<<<<

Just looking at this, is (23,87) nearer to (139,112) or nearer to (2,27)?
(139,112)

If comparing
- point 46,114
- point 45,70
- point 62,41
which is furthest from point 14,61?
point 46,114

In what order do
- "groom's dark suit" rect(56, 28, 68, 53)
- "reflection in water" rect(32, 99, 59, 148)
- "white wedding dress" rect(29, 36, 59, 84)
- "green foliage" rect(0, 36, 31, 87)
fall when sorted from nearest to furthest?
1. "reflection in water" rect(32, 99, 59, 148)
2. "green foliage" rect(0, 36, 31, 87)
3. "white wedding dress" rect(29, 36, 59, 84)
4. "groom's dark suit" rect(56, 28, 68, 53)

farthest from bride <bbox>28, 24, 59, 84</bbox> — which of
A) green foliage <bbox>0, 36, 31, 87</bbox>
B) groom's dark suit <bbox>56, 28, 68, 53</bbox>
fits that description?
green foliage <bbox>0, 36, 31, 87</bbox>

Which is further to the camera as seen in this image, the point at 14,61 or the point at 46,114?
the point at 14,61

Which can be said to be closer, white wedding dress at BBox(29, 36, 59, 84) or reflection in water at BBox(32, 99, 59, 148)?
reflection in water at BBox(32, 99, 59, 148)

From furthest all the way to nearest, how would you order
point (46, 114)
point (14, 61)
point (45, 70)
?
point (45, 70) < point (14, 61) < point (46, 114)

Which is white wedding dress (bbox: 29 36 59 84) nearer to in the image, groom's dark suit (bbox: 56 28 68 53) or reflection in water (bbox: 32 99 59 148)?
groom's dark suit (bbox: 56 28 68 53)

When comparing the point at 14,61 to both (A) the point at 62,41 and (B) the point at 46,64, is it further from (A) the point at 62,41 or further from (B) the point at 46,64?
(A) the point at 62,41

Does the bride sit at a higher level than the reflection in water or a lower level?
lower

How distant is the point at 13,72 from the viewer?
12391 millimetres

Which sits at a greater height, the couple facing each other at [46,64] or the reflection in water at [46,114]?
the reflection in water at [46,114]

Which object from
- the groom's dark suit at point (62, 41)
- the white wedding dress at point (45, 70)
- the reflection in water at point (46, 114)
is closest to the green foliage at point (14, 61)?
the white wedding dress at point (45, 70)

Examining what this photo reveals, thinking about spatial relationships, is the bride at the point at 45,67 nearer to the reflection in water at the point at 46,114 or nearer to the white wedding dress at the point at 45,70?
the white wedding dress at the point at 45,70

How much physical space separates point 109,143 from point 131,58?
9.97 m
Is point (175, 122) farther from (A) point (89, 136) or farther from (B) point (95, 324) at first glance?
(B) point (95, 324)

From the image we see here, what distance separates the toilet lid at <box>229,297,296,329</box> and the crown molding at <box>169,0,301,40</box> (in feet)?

>>>>

Copy the listing above word for word, from its first line to its last.

* REPLY TO THE TASK:
Just looking at this, is (23,87) nearer to (139,112) or nearer to (2,27)?
(139,112)

If comparing
- point 46,114
- point 45,70
- point 62,41
which is furthest from point 14,61?
point 46,114

In what order do
- "groom's dark suit" rect(56, 28, 68, 53)
- "reflection in water" rect(32, 99, 59, 148)
- "white wedding dress" rect(29, 36, 59, 84)
- "green foliage" rect(0, 36, 31, 87)
fall when sorted from nearest to furthest?
1. "reflection in water" rect(32, 99, 59, 148)
2. "green foliage" rect(0, 36, 31, 87)
3. "white wedding dress" rect(29, 36, 59, 84)
4. "groom's dark suit" rect(56, 28, 68, 53)

farthest from bride <bbox>28, 24, 59, 84</bbox> — which of
A) green foliage <bbox>0, 36, 31, 87</bbox>
B) groom's dark suit <bbox>56, 28, 68, 53</bbox>
fits that description?
green foliage <bbox>0, 36, 31, 87</bbox>

Which is further to the camera as seen in this image, the point at 14,61 or the point at 46,114?
the point at 14,61

Which can be said to be closer, white wedding dress at BBox(29, 36, 59, 84) or reflection in water at BBox(32, 99, 59, 148)?
reflection in water at BBox(32, 99, 59, 148)

From furthest all the way to nearest, how would you order
point (46, 114)
point (14, 61)
point (45, 70)
?
point (45, 70) < point (14, 61) < point (46, 114)

Which is white wedding dress (bbox: 29 36 59 84) nearer to in the image, groom's dark suit (bbox: 56 28 68 53) or reflection in water (bbox: 32 99 59 148)?
groom's dark suit (bbox: 56 28 68 53)

When comparing the point at 14,61 to both (A) the point at 62,41 and (B) the point at 46,64, is it further from (A) the point at 62,41 or further from (B) the point at 46,64?
(A) the point at 62,41

Does the bride sit at a higher level than the reflection in water or a lower level?
lower

How distant is the point at 13,72 from the viewer?
12391 millimetres

Which sits at a greater height, the couple facing each other at [46,64] or the reflection in water at [46,114]?
the reflection in water at [46,114]

Which object from
- the groom's dark suit at point (62, 41)
- the white wedding dress at point (45, 70)
- the reflection in water at point (46, 114)
is closest to the green foliage at point (14, 61)?
the white wedding dress at point (45, 70)

Examining what this photo reveals, thinking about spatial relationships, is the bride at the point at 45,67 nearer to the reflection in water at the point at 46,114 or nearer to the white wedding dress at the point at 45,70?
the white wedding dress at the point at 45,70

How much physical space separates point 109,143 from point 131,58?
9.97 m
Is point (175, 122) farther from (A) point (89, 136) or farther from (B) point (95, 324) at first glance?
(B) point (95, 324)

From the image we see here, what distance separates the toilet lid at <box>229,297,296,329</box> and the crown molding at <box>169,0,301,40</box> (in feet)?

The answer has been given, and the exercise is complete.